Si leíste el título y aún sigues la lectura es porque te interesa conocer cómo mejorar en esa área dentro de tu matrimonio. Son pocos los matrimonios que tienen la oportunidad de pasar el cien por ciento del tiempo juntos, pues siempre hay actividades necesarias para llevar a cabo por separado: nuestros trabajos, profesiones, emprendimientos, hijos, amigos, familia, ministerios, etcétera. Aunque la cantidad de tiempo no es proporcional a la cantidad de intimidad que puedes tener con tu pareja, sí lo les la calidad de tiempo que decidimos compartir.

¿Recuerdas la emoción y el deseo con el que llegaste a tu primera noche de bodas? Para muchos esa noche fue la primera vez de intimidad, de desnudos y de sexo. Hombres y mujeres suelen tener diferente preparación y perspectiva respecto a ese momento. A pesar de la mucha o poca experiencia en materia de sexualidad, a la noche de bodas ambos llegan emocional, natural y biológicamente dispuestos a experimentar. Lo mejor que podemos hacer para revivir esa experiencia es crear una atmosfera de deseo y expectativa. Deja notas, manda mensajes, hazle una llamada telefónica a tu pareja y transmite la emoción por verla de nuevo.

Con la pandemia muchas parejas entraron a una fase de trabajar en casa y compartir más tiempo juntos, pero esto no redundó en mayor intimidad.
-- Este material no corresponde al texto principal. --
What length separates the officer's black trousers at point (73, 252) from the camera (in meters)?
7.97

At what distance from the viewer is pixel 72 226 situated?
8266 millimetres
Aunque estadísticamente el número de divorcios y anulaciones disminuyó en 2020 esto se debió más, según los expertos, a un cierre de juzgados. En resumen, si deseas más diversión en tu matrimonio, no es cantidad de tiempo lo que necesitas, sino mayor intimidad tu pareja. El sexo es el resultado de la comunicación, de desnudarse el uno frente al otro, de quitarse las máscaras y mostrarnos tal y como somos. No estamos unidos a nuestra pareja solo por un acta legal, sino también por las bases que establecimos desde aquellos primeros momentos: el amor que decidimos darnos, la fidelidad a la que nos comprometimos y el carácter con el que enfrentamos los problemas juntos.

Vamos a cosechar a medida que sembremos. En el caso de los hombres, hay que tener detalles con la esposa que le recuerden lo mucho que significa para uno. En el caso de las mujeres, hay que validar la hombría de tu esposo; es decir, reconocerlo como cabeza de hogar. Estos consejos sencillos podrían hacer la gran diferencia en tu relación matrimonial y traducirse en mejor intimidad. No es suficiente el acto como tal para tener satisfacción. Para hombres y mujeres es mucho mejor la experiencia al involucrar las emociones de conquista, deseo y conocimiento íntimo de tu pareja.

La Biblia nos muestra el diseño original antes de que el pecado se adueñara del ser humano. Mostrarnos desnudos a nuestra pareja no solo es un hecho físico, sino además conlleva ser libres de pecado, de temor, de paradigmas y de codependencia. Estar dispuestos a quitarnos los ropajes del mundo y ser tal como somos. El mejor nivel para lograr esto es dejar de fingir con tu pareja y no tener una doble personalidad; aceptarte y transformarte para y por amor a tu pareja.